- University: William Jewell College
- Head coach: Jefferson Roblee (1st season)
- Conference: GLVC
- Location: Liberty, Missouri, US
- Stadium: Dr. Luther D. Greene Stadium (capacity: 3,000)
- Nickname: Cardinals
- Colors: cardinal, black, and white
| Home | Away |

NCAA tournament appearances
- 2003, 2004, 2005, 2007, and 2010 (NAIA), 2012

= William Jewell Cardinals women's soccer =

American college soccer team

The William Jewell Cardinals women's soccer team represents William Jewell College and competes in the Great Lakes Valley Conference (GLVC) of NCAA Division II. Playing their home games at Greene Stadium on the campus of William Jewell College in Liberty, Missouri.

== History ==
Prior to the 2011 season the Cardinals competed in the National Association of Intercollegiate Athletics (NAIA) as a member of the Heart of America Athletic Conference (HAAC). In 2007 The university began the four year transition process to NCAA Division II. The Cardinals women's soccer team received bids to the NAIA National Soccer Championship Tournament in 2003, 2004, 2005, 2007, and 2010. In addition the Cardinals advanced to the NAIA National Final Four in 2003 and NAIA National Elite Eight in 2010. In 2011 the Cardinals will begin competing as a member of Division II in the Great Lakes Valley Conference (GLVC).

== Coaching staff ==
The Cardinals are coached by Jefferson Roblee.

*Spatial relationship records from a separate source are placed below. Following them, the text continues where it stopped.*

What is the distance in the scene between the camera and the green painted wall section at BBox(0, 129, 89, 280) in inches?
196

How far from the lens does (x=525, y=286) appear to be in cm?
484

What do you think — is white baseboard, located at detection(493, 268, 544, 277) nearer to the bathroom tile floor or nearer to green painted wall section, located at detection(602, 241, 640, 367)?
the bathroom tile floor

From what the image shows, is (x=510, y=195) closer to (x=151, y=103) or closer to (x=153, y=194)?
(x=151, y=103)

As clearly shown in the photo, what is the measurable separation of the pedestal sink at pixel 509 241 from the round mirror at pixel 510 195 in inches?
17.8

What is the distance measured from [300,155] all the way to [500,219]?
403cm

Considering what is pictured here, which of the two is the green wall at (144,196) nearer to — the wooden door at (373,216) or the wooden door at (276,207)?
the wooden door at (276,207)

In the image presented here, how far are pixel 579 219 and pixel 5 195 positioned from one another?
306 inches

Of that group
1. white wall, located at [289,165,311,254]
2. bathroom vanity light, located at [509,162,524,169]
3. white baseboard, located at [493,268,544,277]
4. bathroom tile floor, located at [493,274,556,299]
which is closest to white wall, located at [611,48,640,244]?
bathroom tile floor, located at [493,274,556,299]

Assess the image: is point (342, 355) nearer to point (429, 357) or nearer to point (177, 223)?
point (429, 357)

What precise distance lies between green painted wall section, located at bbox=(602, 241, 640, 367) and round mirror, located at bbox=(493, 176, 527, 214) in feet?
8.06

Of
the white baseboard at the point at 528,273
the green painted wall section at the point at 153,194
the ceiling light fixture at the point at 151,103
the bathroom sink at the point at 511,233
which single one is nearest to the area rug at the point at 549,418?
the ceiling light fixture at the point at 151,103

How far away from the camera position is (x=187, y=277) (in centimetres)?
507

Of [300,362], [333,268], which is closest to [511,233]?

The Cardinals's staff also includes assistant coach Josh Howard and goalkeeper coach Brad Anderson.

== All Americans ==
William Jewell has had eight NAIA All-American soccer players:
- Sarah Franklin (2010 3rd team, forward)
- Nicole Revenaugh, (2007 1st team, forward)
- Shanon Eberle (2007 2nd team, midfielder)
- Theresa Noll (2007 3rd team, defender)
- Allison Mallams, (2003 1st team, forward)
- Sydney Boggess (2003 2nd team, defender)
- Kristin Neher (2003 2nd team, forward)
- Kristin Neher (2001 2nd team, forward)

===Academic All-American===
William Jewell has had two NSCAA Academic All-American soccer players:
- Danielle Doerfler (2010, 3rd Team midfielder)
- Nicole Revenaugh (2007, 1st Team forward)

=== CoSIDA/ESPN THE MAGAZINE Academic All District ===
Midfielder, Danielle Doerfler became the program's first CoSIDA/ESPN The Magazine Academic All District award winniner in 2009 when she earned a spot on the 3rd Team.